Niedrige Pensionen durch prekäre Jobs

Die Wissenschaftlerinnen sind aber auch auf ein „schockierendes“ Phänomen gestoßen: Es gebe das „gehäufte Phänomen“, dass Migranten, die seit den 1970er Jahren in Österreich hart gearbeitet hätten, nicht, sehr spät oder nur geringfügig angemeldet waren und nun nur eine ganz kleine Pension bekommen würden. „Die Arbeitgeber haben das ausgenutzt, dass sich die Leute nicht ausgekannt haben und finanziell sowie rechtlich unter enormem Druck standen“, so die Wissenschaftlerinnen, die hier eine „Verantwortung der österreichischen Gesellschaft für die Altersarmut dieser Leute“ sehen, „weil diese angeworbenen Arbeitskräfte systematisch ausgenutzt wurden.“

Forderung nach Doppelstaatsbürgerschaften

Für die Migrationsforscherinnen zeigt die Studie, dass „Integration noch immer zu undifferenziert und defizitorientiert“ diskutiert werde. Es sei eine „Anerkennung der Pluralität notwendig.

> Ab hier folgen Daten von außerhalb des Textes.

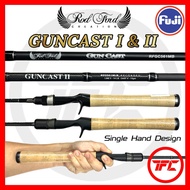 RODFORD GUNCAST I & II Gun Cast 1 & 2 Baitcasting Rod Baitcast BC Single Hand Tanto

Mehrfachzugehörigkeit ist für die erste Generation normal und sollte in Form der Doppelstaatsbürgerschaft ihre Entsprechung finden.“

Kritisch sehen sie auch die starke Konzentration auf Sprache in der Integrationsdebatte, die sich auf die Formel reduzieren lasse, „wenn du nicht gescheit Deutsch sprichst, bist du nicht integriert“. Für einen 60-jährigen Gastarbeiter, der mit seinen Sprachkenntnissen jahrzehntelang gute Arbeit getan habe, sei so etwas „eine gefährliche Drohung“.